Immunohistochemistry

The sections underwent pretreatment with an antigen retrieval reagent (Immunoactive; Matsunami Glass Ind) overnight for heat activation, followed by treatment with 3% hydrogen peroxide for 10 minutes, normal blocking serum for 30 minutes, and incubation with primary antibodies against type II collagen (dilution 1:100; anti-hCL [II]; Daiichi Fine Chemical), type I collagen (dilution 1:250; Novus Biologicals), and Ki67 (dilution 1:400; Cell Signaling Technology) overnight at 4°C. The following day, the sections were visualized using the avidin-biotin system (Vectastain Elite ABC Mouse IgG kit; Vector Laboratories Inc) and 3,3’-diaminobenzidine (Peroxidase Substrate Kit; Vector Laboratories Inc), according to the manufacturer’s instructions.
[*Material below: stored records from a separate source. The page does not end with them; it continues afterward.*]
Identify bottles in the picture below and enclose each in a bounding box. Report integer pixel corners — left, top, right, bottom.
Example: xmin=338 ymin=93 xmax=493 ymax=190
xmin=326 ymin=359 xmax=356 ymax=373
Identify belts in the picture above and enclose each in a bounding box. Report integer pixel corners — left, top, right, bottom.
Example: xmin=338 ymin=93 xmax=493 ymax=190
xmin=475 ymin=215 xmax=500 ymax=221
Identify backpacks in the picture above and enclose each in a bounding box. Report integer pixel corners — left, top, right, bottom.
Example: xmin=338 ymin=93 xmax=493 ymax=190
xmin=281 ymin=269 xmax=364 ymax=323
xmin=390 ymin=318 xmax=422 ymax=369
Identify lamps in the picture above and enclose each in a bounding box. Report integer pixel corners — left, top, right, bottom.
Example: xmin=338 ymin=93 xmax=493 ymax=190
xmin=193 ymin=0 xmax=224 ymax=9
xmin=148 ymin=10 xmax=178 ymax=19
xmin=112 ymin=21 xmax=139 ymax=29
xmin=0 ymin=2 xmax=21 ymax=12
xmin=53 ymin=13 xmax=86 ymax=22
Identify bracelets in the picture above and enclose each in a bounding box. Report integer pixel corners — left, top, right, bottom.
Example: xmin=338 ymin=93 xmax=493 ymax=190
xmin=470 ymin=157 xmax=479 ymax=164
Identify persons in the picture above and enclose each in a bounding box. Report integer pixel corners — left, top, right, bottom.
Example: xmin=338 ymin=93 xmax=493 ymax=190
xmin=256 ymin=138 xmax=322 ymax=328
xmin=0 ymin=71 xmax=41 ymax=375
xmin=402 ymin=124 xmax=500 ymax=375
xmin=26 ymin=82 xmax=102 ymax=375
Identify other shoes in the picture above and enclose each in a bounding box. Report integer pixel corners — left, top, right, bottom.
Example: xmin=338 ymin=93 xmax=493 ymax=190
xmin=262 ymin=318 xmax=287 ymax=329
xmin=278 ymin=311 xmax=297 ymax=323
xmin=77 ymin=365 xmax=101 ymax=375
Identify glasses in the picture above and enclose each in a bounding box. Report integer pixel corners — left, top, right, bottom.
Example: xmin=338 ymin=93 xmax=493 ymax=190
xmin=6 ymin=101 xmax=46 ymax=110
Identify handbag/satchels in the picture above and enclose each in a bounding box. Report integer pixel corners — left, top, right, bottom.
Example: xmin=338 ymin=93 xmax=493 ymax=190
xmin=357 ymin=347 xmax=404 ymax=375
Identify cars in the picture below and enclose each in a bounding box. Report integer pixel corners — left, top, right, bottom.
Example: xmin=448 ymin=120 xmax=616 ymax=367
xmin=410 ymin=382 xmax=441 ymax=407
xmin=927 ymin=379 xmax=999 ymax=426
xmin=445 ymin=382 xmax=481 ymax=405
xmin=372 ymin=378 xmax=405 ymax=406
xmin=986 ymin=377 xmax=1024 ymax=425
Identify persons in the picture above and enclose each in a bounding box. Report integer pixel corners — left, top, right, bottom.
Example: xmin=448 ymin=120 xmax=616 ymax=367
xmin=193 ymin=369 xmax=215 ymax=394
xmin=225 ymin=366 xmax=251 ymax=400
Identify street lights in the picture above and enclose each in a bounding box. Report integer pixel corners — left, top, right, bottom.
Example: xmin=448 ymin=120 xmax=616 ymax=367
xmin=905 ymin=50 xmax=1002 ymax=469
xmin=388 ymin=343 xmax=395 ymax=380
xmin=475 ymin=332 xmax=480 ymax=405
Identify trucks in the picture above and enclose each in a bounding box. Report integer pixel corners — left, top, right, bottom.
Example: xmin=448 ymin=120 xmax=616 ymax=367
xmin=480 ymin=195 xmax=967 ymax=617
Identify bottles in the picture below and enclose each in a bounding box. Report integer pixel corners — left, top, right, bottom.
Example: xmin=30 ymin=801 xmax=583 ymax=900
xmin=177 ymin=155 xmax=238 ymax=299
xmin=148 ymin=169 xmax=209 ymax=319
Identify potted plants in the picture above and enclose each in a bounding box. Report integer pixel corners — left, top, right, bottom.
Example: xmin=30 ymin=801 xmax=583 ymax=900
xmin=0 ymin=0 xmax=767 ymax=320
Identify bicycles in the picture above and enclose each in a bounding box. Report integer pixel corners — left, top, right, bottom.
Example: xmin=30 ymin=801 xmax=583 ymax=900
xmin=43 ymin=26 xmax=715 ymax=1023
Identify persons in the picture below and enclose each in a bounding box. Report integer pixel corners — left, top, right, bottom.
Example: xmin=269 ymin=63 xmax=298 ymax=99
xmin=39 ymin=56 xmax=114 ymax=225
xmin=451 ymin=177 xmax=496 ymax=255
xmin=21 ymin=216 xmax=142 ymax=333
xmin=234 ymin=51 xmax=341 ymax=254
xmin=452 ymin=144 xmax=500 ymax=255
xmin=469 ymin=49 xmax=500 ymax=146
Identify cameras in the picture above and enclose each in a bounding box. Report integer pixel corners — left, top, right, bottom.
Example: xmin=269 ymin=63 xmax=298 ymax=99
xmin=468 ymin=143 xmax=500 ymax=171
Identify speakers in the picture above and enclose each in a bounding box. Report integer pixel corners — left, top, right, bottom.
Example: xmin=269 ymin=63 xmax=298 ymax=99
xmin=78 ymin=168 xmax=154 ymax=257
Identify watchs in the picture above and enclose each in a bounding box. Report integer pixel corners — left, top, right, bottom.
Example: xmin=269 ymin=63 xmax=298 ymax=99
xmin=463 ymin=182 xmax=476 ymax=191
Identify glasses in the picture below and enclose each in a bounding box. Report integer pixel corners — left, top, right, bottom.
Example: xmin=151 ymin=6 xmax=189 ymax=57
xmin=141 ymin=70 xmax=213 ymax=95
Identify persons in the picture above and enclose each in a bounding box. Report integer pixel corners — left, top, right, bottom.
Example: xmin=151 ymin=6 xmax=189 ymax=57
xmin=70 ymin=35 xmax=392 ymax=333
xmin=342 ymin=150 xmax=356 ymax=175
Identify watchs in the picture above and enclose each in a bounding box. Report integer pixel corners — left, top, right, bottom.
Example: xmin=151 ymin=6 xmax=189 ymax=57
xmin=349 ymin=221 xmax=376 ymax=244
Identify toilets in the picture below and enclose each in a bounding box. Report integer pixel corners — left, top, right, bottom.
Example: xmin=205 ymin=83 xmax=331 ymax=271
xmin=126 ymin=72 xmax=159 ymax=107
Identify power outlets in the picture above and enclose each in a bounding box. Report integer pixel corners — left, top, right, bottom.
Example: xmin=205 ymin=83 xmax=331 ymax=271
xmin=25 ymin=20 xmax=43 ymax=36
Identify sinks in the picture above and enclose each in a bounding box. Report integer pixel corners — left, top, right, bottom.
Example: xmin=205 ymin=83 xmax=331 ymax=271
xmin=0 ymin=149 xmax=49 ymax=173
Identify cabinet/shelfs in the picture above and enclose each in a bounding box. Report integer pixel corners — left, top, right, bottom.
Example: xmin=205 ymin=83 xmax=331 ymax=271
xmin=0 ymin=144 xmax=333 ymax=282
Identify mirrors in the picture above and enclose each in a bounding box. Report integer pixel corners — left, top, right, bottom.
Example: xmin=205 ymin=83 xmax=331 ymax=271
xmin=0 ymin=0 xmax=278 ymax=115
The immunohistochemical expression of chondrocyte cells in the femur was evaluated using the integrated optical density (IOD).²³ The IOD is measured in pixels per area and allows for the estimation of the relative amount of the target object in the background of the image. Ten areas (300 × 300–mm grid) in the region of interest on the cartilage surface of each section were randomly selected, and IOD values were measured using ImageJ 1.53 software. For semiquantitative analyses, the data were expressed as the mean IOD (IOD/area).³⁹ To assess chondrocyte migration and proliferation in the subchondral bone after implantation, 3 areas (300 × 300–mm grid) in the reparative tissue of each section were randomly selected, and cells were counted under 400× magnification. The mean number of Ki67-positive cells per area was calculated for each group, as previously described.²⁷

Statistical Analysis

Data were presented as the standard error of the mean. Statistically significant differences in the Modified O’Driscoll histological scoring scale, OARSI scores, IOD values, and Ki67-positive cell rates among the 4 treatment groups were evaluated using the Kruskal-Wallis test followed by the Dunn multiple comparison test, with a significance level set at P < .05. All analyses were conducted using GraphPad Prism 10.2 for Mac (GraphPad Software Inc).

Results

Gross Appearance

At 8 weeks postoperation, the defect (Df) group exhibited minimal repaired tissue in the defect area, whereas the other 3 groups (MC, SESS, and MCSESS) showed gradual formation of white fibrous tissue originating from the edges. Except for the Df group, the edges of the tissues in these 3 groups were smooth (Figure 2).

Figure 2.

Gross appearance in each group at 8, 12, and 24 weeks postoperation. Df, defect; MC, minced cartilage; MCSESS, minced cartilage and silk-elastin and SpheroSeev; SESS, silk-elastin and SpheroSeev.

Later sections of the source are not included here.